Après Autisme et Les eaux de Joana, Valério Romão continue de peindre avec humour et cruauté les grincements de l'âme confrontée à l'indicible. Plus implacable que les précédentes, cette chronique d'un deuil à venir est aussi une méditation sur la construction de la personnalité et sur les ressorts de l'émancipation.
Romão nous entraîne dans une farandole baroque autour d'un miroir éclaté. Avec autant de légèreté que de gravité, son récit nerveux nous plonge au coeur de cette « maladie de poésie » qui afflige son héroïne et qui est l'essence même de la littérature.
« Manquer à l’appel » Ce huis-clos de Valério Romão, traduit du portugais par João Viegas est tragique et sombre. Surdoué et implacable il est l’intransigeance littéraire. Écrire pour témoigner et rendre hommage à elles, femmes d’un Portugal, porte battant au vent. Tuiles brisées, la ténacité dos courbé, la débrouillardise souveraine, les larmes-pluie, les regards-tempête.
Dans ce final d’un triptyque macrocosme (qui peut se lire individuellement), la contemporanéité déplace les pions. Les épreuves sont de trame et de devoir.
Dévoué à la famille, à ses naufrages ou résistances, ce livre sociologique et grave est un enjeu. La résurgence des combats contre un fléau : Alzheimer.
Deux femmes, piliers de ce grand livre qui ne cède rien au pathos. Virginia la mère, courageuse, conventionnelle, autoritaire et pragmatique, ancienne maire de la ville. Eugénia qui, enfant unique, n’a pas ou peu connu son père. En fuite, faillite parentale, point noir au cœur du ressac. L’abandon a déposé le manteau troué, trottoir gorgé de pluie.
« Nous suivrons le chemin des orphelins jusqu’au bout du monde et nous emporterons des tonneaux d’espoir, nous serons audacieux à en perdre la parole. »
Elles sont orphelines. L’argent « manque à l’appel » la tendresse se quête et ne connaît pas le don. La pauvreté est visible dans un spartiate tiré au cordeau. Eugénia est brillante. L’école salvatrice, écrire des poèmes est pourtant une faute. Il faut lui bander les yeux, fermer l’éveil à double tour. Et pourtant ce qui lie ces deux êtres est plus fort que la mort. Quand bien même le radeau de Géricault, les meubles pris par les vautours, elles sont le fronton des combativités altières.

DONNÉES À EXAMINER →
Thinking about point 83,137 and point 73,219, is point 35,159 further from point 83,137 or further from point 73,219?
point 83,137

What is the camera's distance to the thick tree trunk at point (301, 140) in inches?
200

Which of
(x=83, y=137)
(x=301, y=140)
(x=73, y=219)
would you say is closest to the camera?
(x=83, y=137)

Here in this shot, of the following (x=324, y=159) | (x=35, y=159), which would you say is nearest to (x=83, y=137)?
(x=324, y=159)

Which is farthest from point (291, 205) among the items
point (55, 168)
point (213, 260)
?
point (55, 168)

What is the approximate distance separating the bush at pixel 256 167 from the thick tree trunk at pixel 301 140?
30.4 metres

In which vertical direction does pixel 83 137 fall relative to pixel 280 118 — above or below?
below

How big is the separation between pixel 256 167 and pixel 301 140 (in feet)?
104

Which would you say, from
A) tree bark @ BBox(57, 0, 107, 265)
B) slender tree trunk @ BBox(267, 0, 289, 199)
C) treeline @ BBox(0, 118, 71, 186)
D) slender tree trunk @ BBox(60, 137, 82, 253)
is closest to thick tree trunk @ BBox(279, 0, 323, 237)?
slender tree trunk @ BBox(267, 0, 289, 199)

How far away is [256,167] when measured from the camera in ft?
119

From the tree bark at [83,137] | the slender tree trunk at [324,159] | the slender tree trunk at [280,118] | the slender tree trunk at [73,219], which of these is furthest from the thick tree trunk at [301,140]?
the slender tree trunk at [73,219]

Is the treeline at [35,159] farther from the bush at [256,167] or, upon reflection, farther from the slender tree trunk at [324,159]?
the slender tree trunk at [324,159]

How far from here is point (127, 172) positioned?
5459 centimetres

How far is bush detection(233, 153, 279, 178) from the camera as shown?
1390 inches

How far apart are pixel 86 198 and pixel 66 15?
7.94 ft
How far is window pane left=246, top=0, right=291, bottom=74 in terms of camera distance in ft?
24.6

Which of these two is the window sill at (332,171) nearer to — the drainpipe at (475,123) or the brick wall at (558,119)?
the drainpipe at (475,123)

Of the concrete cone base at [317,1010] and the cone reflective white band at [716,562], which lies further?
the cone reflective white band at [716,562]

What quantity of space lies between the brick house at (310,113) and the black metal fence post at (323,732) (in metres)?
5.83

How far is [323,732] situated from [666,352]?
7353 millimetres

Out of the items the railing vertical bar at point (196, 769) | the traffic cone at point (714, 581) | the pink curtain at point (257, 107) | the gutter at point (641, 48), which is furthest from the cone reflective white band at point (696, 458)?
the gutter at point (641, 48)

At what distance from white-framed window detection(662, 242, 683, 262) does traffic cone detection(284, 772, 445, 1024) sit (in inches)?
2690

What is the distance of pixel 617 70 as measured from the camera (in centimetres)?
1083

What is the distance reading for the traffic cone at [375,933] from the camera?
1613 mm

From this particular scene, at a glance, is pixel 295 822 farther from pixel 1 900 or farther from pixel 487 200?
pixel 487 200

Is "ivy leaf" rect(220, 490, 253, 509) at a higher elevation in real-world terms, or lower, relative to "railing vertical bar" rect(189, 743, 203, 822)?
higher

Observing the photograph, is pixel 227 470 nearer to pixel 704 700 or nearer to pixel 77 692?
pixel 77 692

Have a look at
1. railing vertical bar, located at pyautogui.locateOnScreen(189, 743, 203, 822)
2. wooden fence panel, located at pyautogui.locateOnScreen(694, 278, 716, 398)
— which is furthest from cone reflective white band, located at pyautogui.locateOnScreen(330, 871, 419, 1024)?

CONSIGNE →
Rédigez la suite de la critique du roman de Valério Romão en reprenant après sa dernière phrase. Les données proviennent d'une source distincte de la critique.

RÉPONSE →
« Eugénia, désordre, confusion, c’est ça le monde, la force de nos poignets est frustre et violente, nous devons toujours mettre les mains dans le cambouis , ou alors nous serons coupables , car les plus coupables sont toujours ceux qui ne concourent à rien... »
Pourtant tout vacille. Les murs porteurs s’effritent. Virginia encore très jeune et conquérante est malade, très. La mémoire en déroute, le chaos prend racine dans cette maisonnée où Eugénia devient par procuration la mère de sa propre mère. Le berceau coque de noix, la peur au ventre. Virginia ne peut pas être placée en institut. Eugénia prend appui dans sa vaillante intelligence. Babel intuitive mais qui faiblit face au combat. Elle doit régner sur la maison, œuvrer aux appels d’air. Sa mère vacillante accrochée à la rambarde d’un escalier qui n’en finit pas. Eugénia doit apprendre à retourner la carte, l’as de pique, couvrir sa mère d’une dignité perdue, drap troué par des mains-griffes. Elle s’élève, l’enfant-adulte, bouscule les codes et les renonciations.
« Le bonheur d’une enfant qui, très tôt, a appris la diplomatie de l’aridité. »
« la plupart du temps maman ne se rappelle pas qui je suis. »
Ce livre est d’une puissance rare. Une mise en abîme saisissante, caustique, acide, mais belle car théologale. L’histoire s’efface dans la justesse d’un drame, femmes- égarées, écueil-valise, la vie sans destination ni espoir. Ici tremble de ce que chacun redoute pour l’aimé (e) et soi-même. Faire le deuil d’un être vivant.
Une urgence de lecture ! Magistral et triste. Publié par les majeures éditions Chandeigne.